(Picture-based spatial questions)
§ §

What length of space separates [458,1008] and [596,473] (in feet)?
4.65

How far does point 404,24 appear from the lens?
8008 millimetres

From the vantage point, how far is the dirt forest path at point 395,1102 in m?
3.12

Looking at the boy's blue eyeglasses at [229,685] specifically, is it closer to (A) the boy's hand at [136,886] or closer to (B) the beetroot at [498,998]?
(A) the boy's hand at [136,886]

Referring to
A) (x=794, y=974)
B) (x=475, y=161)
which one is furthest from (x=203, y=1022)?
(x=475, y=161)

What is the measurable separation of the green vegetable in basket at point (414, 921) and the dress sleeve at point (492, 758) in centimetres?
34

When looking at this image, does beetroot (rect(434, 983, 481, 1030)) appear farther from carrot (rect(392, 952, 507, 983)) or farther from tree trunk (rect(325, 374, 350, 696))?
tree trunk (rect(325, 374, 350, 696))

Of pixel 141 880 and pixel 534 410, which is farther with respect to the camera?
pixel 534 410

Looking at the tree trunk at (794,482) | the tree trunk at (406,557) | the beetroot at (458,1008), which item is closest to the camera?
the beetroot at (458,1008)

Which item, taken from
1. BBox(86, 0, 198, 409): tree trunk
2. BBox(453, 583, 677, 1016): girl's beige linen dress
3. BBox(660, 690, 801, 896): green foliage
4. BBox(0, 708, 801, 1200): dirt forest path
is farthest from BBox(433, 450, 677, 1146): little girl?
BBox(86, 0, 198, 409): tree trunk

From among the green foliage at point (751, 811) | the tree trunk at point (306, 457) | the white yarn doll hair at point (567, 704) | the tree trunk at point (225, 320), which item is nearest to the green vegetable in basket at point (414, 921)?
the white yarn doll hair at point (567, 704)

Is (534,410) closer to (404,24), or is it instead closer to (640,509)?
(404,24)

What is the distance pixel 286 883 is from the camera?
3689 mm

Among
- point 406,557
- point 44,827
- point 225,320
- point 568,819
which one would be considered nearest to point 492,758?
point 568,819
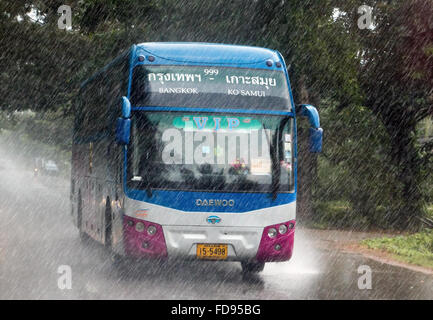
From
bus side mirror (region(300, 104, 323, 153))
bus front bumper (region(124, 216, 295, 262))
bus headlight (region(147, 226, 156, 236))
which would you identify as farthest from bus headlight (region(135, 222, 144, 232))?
bus side mirror (region(300, 104, 323, 153))

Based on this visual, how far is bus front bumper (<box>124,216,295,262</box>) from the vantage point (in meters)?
11.4

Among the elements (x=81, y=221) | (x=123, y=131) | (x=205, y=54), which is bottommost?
(x=81, y=221)

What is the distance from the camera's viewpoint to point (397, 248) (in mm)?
16781

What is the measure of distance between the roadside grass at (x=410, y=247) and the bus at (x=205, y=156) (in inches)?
170

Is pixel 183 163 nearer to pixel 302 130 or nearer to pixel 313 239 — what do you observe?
pixel 313 239

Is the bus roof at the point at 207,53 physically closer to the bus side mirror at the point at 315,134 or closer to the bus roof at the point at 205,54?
the bus roof at the point at 205,54

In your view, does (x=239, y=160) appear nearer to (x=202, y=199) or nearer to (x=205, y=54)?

§ §

### PROBLEM DESCRIPTION:
Update every row above by changing "dirt forest path" to "woodland trail" and keeping all other wording the same. Leave the pictures out of your answer.

### SOLUTION TO THIS EXERCISE:
What length of space separates [458,1008] and [596,473] (in feet)?
4.65

How far does point 404,24 appear from the lens?
8008 millimetres

From the vantage point, how far is the woodland trail at point 395,1102 in m?
3.12

Looking at the boy's blue eyeglasses at [229,685] specifically, is it closer to (A) the boy's hand at [136,886] or closer to (B) the beetroot at [498,998]?
(A) the boy's hand at [136,886]

Referring to
A) (x=794, y=974)
B) (x=475, y=161)
which one is furthest from (x=203, y=1022)?
(x=475, y=161)

What is the measurable separation of the green vegetable in basket at point (414, 921) and the dress sleeve at point (492, 758) in centimetres?
34

When looking at this image, does beetroot (rect(434, 983, 481, 1030)) appear farther from carrot (rect(392, 952, 507, 983)) or farther from tree trunk (rect(325, 374, 350, 696))?
tree trunk (rect(325, 374, 350, 696))

Of pixel 141 880 and pixel 534 410, which is farther with respect to the camera?
pixel 534 410

Looking at the tree trunk at (794,482) | the tree trunk at (406,557) | the beetroot at (458,1008), which item is closest to the camera?
the beetroot at (458,1008)

Which item, taken from
1. BBox(86, 0, 198, 409): tree trunk
2. BBox(453, 583, 677, 1016): girl's beige linen dress
3. BBox(660, 690, 801, 896): green foliage
4. BBox(0, 708, 801, 1200): woodland trail
is farthest from BBox(433, 450, 677, 1146): little girl?
BBox(86, 0, 198, 409): tree trunk

From among the green foliage at point (751, 811) | the tree trunk at point (306, 457) | the white yarn doll hair at point (567, 704) | the tree trunk at point (225, 320), which item is nearest to the green vegetable in basket at point (414, 921)?
the white yarn doll hair at point (567, 704)

Is (534,410) closer to (404,24), or is it instead closer to (640,509)?
(404,24)

What is the distance pixel 286 883 is from the camera?
3689 mm

Among
- point 406,557
- point 44,827
- point 225,320
- point 568,819
which one would be considered nearest to point 492,758?
point 568,819
From
bus side mirror (region(300, 104, 323, 153))
bus front bumper (region(124, 216, 295, 262))
bus headlight (region(147, 226, 156, 236))
which would you identify as farthest from bus headlight (region(135, 222, 144, 232))?
bus side mirror (region(300, 104, 323, 153))

Based on this visual, how far is bus front bumper (<box>124,216,295,262</box>) from the vantage point (in meters)?
11.4

Among the elements (x=81, y=221) | (x=123, y=131) | (x=205, y=54), which is bottommost?
(x=81, y=221)

What is the distance from the camera's viewpoint to point (397, 248) (in mm)?
16781

What is the measure of distance between the roadside grass at (x=410, y=247) and the bus at (x=205, y=156) (in inches)?
170

Is pixel 183 163 nearer to pixel 302 130 or nearer to pixel 313 239 — what do you observe?
pixel 313 239

Is the bus roof at the point at 207,53 physically closer to the bus side mirror at the point at 315,134 or closer to the bus roof at the point at 205,54?
the bus roof at the point at 205,54

In your view, does (x=239, y=160) appear nearer to (x=202, y=199) or nearer to (x=205, y=54)?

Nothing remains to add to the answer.